#### What to do
Every entry must appear in the answer exactly as written.

━━━ Provided data

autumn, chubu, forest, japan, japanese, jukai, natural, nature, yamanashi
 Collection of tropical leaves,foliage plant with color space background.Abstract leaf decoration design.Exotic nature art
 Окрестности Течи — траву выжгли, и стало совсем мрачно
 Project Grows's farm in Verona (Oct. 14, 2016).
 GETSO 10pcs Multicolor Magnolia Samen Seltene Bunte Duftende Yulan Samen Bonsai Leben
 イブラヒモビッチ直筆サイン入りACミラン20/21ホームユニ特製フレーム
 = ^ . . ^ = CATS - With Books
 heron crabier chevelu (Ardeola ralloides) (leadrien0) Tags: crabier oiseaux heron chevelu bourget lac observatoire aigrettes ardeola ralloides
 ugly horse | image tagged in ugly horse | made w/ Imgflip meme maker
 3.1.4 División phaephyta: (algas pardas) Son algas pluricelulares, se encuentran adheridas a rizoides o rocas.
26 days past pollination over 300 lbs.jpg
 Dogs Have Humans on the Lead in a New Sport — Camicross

━━━━━━

#### Expected answer
autumn, chubu, forest, japan, japanese, jukai, natural, nature, yamanashi
 Collection of tropical leaves,foliage plant with color space background.Abstract leaf decoration design.Exotic nature art
 Окрестности Течи — траву выжгли, и стало совсем мрачно
 Project Grows's farm in Verona (Oct. 14, 2016).
 GETSO 10pcs Multicolor Magnolia Samen Seltene Bunte Duftende Yulan Samen Bonsai Leben
 イブラヒモビッチ直筆サイン入りACミラン20/21ホームユニ特製フレーム
 = ^ . . ^ = CATS - With Books
 heron crabier chevelu (Ardeola ralloides) (leadrien0) Tags: crabier oiseaux heron chevelu bourget lac observatoire aigrettes ardeola ralloides
 ugly horse | image tagged in ugly horse | made w/ Imgflip meme maker
 3.1.4 División phaephyta: (algas pardas) Son algas pluricelulares, se encuentran adheridas a rizoides o rocas.
26 days past pollination over 300 lbs.jpg
 Dogs Have Humans on the Lead in a New Sport — Camicross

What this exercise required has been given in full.